▸ **PAGE EXCERPT**:
►
A 74-year-old woman who suffered life-long pain after a symphysiotomy procedure was performed on her 12 days before the birth of her baby in 1963 has lost her High Court action.
In what was viewed as a test case for others, the woman had sued for negligence, claiming there was no justification for the controversial procedure.
In her action the woman claimed she suffered life-long pain and could not bond with her baby and had a nervous breakdown.
The case was heard in the High Court over 15 days.
In his judgment Mr Justice Kevin Cross found that "the practice of prophylactic symphysiotomy in 1963 was not a practice without justification".
He said it was indeed a controversial practice but it was also strongly defended and the strength of the defence made it impossible for the plaintiff to prove her case.
The judge described the plaintiff as a remarkable lady whose story deserved to be told and said he would have taken "hold of twig or twine-thread" to uphold her case, but he had to find her case must fail.
Mr Justice Cross said there was no doubt that the operation would not have been performed on the plaintiff today or on any date after the introduction of "active management of labour".
He said in this case the plaintiff, whether as a result of the timing of the symphysiotomy or otherwise, did suffer and indeed continued to suffer consequences throughout her life.
However, he said every medical procedure now commonplace must once have been unprecedented and indeed may well have been very controversial.
He said in this case the hospital notes indicate that the treating doctors were convinced that a vaginal delivery would not be possible.
Accordingly they proceeded on a course of symphysiotomy, which at the time they had reason to believe was not generally adverse in its effect to the mother and it was safer as far as the child was concerned.
He said that he had further come to the conclusion that, given the real fears of multiple Caesarean sections and the perceived benign effects of symphysiotomy and also given the wide acceptance of this practice among the leading consultants in the Coombe and National Maternity Hospital, the plaintiff has not established this practice was one with such inherent defects that ought to have been obvious to any person giving the matter due consideration.
◄
Decide whether each statement agrees with the report on the symphysiotomy case, answering yes or no and quoting the words of the report that settle it.
1. The case was heard in the High Court over 15 days.
2. The judge found that prophylactic symphysiotomy in 1963 was a practice without justification.
3. The symphysiotomy was performed on the woman 12 days after her baby was born.
The entries come from a different source.

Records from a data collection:
►
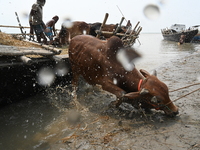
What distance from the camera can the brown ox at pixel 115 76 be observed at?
10.7ft

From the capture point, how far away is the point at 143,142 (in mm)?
2865

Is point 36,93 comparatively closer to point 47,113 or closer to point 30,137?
point 47,113

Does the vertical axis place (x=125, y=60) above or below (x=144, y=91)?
above

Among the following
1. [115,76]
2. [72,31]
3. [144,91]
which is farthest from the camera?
[72,31]

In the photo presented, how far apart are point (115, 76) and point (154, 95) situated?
→ 942 mm

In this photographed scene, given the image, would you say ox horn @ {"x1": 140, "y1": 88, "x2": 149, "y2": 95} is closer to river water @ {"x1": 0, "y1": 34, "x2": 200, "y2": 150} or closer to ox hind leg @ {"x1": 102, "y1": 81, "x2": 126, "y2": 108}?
ox hind leg @ {"x1": 102, "y1": 81, "x2": 126, "y2": 108}

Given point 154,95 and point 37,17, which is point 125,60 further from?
point 37,17

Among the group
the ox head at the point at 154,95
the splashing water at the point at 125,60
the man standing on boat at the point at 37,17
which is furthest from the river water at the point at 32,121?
the man standing on boat at the point at 37,17

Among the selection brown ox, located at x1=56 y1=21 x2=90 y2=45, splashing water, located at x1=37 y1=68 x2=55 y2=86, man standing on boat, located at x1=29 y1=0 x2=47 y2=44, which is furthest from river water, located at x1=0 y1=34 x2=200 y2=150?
brown ox, located at x1=56 y1=21 x2=90 y2=45

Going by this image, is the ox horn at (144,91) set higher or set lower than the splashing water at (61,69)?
higher

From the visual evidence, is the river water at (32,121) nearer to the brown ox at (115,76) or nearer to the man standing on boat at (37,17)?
the brown ox at (115,76)

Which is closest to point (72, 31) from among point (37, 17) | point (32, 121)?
point (37, 17)

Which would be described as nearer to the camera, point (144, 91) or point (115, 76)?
point (144, 91)

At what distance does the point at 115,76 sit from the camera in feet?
12.2
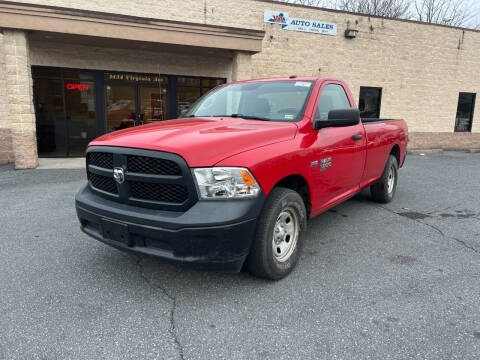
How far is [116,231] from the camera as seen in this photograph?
2.77m

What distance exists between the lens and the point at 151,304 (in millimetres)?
2811

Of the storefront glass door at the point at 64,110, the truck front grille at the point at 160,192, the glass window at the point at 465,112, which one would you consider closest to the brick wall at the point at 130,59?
the storefront glass door at the point at 64,110

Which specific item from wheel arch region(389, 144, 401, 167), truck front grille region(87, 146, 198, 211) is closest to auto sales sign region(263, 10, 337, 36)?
wheel arch region(389, 144, 401, 167)

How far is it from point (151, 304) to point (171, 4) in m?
11.1

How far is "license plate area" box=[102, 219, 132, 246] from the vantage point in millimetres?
A: 2707

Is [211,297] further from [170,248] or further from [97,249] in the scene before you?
[97,249]

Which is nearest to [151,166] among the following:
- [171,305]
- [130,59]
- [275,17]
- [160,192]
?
[160,192]

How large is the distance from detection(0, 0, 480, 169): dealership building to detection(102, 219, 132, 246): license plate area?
7.93 m

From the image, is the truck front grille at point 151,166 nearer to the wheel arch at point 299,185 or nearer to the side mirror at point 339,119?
the wheel arch at point 299,185

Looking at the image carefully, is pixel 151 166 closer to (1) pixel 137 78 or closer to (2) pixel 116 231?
(2) pixel 116 231

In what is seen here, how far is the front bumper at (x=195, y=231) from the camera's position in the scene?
97.8 inches

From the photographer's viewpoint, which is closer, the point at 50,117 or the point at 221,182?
the point at 221,182

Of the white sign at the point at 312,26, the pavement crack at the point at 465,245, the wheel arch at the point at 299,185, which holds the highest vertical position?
the white sign at the point at 312,26

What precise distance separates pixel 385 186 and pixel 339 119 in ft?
8.89
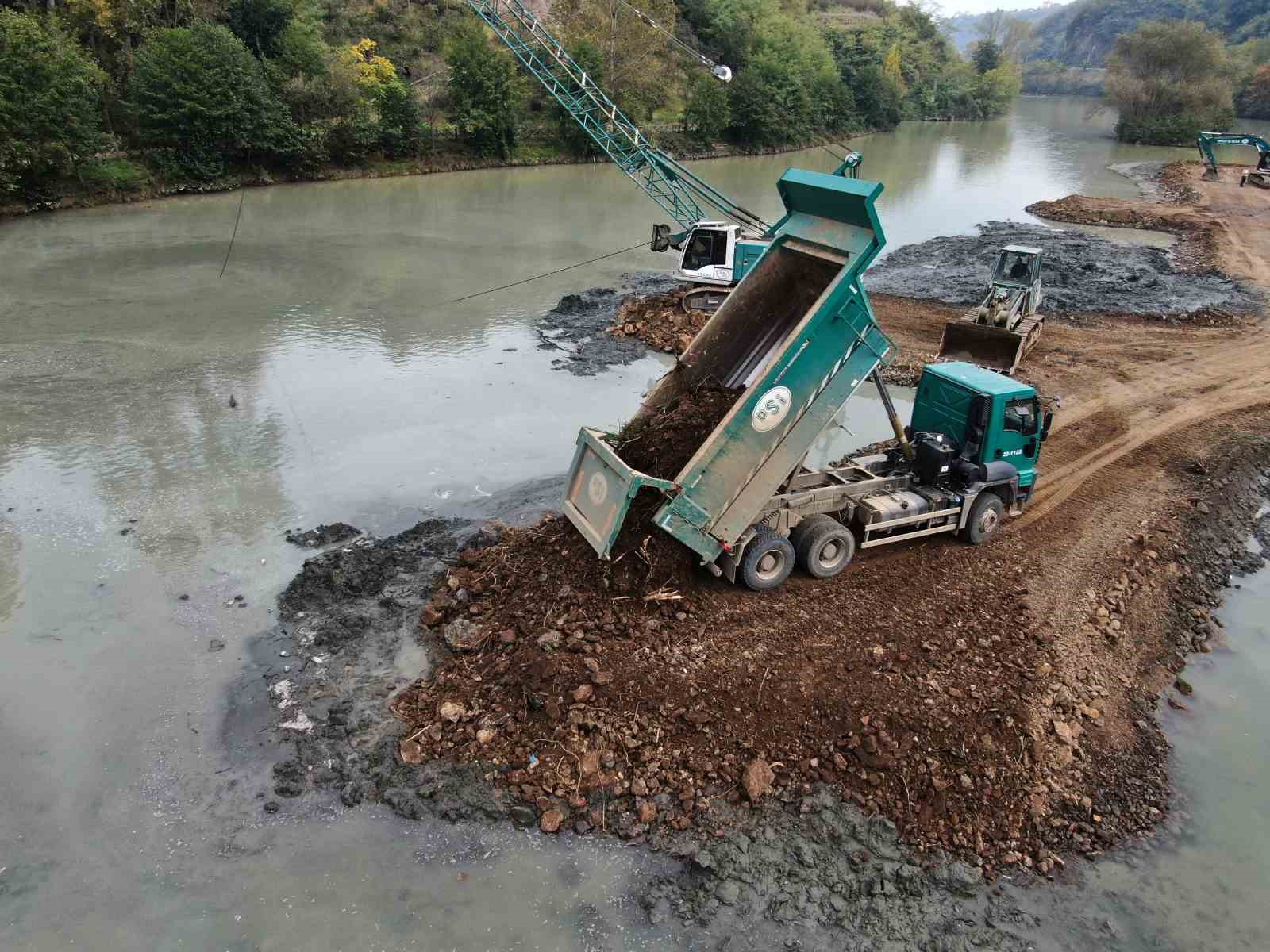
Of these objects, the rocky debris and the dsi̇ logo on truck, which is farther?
the rocky debris

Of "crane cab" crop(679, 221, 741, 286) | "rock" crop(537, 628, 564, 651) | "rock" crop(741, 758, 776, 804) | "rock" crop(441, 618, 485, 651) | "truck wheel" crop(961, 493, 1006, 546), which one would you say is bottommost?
"rock" crop(441, 618, 485, 651)

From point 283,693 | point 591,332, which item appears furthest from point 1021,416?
point 591,332

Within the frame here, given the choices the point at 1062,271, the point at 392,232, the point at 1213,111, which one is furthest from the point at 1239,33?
the point at 392,232

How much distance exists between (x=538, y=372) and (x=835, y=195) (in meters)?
7.91

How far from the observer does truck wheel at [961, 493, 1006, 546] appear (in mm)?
8805

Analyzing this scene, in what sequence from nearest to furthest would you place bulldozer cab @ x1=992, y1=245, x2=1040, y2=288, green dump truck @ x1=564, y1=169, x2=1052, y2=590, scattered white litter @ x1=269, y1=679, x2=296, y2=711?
scattered white litter @ x1=269, y1=679, x2=296, y2=711
green dump truck @ x1=564, y1=169, x2=1052, y2=590
bulldozer cab @ x1=992, y1=245, x2=1040, y2=288

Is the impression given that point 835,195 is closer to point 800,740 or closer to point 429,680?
point 800,740

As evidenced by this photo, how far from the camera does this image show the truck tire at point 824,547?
7.93m

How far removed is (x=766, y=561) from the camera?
7.78 m

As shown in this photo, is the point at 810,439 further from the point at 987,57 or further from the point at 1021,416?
the point at 987,57

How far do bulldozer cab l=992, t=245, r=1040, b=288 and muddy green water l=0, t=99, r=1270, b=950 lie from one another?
5.84 meters

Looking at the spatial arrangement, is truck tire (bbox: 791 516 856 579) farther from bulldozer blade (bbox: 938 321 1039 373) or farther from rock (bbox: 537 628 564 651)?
bulldozer blade (bbox: 938 321 1039 373)

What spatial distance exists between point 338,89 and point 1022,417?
109ft

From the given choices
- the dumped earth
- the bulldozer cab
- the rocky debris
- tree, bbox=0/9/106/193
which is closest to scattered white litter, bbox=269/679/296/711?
the dumped earth
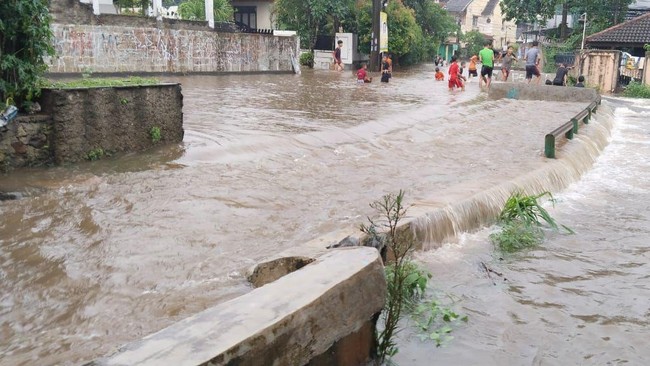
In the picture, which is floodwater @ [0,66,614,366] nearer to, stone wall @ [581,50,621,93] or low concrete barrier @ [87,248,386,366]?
low concrete barrier @ [87,248,386,366]

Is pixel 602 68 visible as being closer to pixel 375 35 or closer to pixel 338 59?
pixel 375 35

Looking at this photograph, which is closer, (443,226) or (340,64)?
(443,226)

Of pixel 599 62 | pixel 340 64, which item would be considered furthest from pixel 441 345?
pixel 340 64

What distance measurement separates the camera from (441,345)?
14.2 feet

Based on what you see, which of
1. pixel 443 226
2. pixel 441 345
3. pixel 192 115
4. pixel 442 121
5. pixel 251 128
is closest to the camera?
pixel 441 345

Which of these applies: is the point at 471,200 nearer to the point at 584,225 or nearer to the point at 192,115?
the point at 584,225

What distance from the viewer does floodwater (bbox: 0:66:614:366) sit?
4289 mm

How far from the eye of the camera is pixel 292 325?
3211 millimetres

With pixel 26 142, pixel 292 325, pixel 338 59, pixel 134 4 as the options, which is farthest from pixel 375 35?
pixel 292 325

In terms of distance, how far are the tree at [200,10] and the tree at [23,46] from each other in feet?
69.5

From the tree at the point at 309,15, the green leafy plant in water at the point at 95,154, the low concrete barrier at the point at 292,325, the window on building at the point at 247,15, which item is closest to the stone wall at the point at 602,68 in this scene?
the tree at the point at 309,15

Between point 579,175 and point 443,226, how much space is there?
5.02 metres

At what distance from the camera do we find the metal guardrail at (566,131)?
10.2 meters

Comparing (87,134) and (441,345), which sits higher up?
Answer: (87,134)
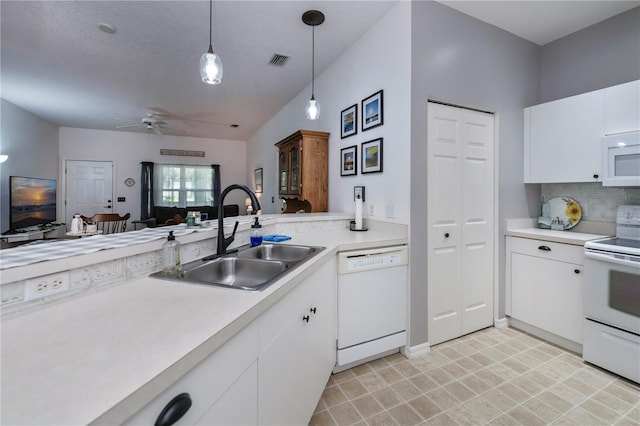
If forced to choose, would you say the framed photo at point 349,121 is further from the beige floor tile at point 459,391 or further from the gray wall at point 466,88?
the beige floor tile at point 459,391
◄
▸ **WRITTEN RESPONSE**:
1. Yes: "The case was heard in the High Court over 15 days."
2. No: "the practice of prophylactic symphysiotomy in 1963 was not a practice without justification"
3. No: "12 days before the birth of her baby in 1963"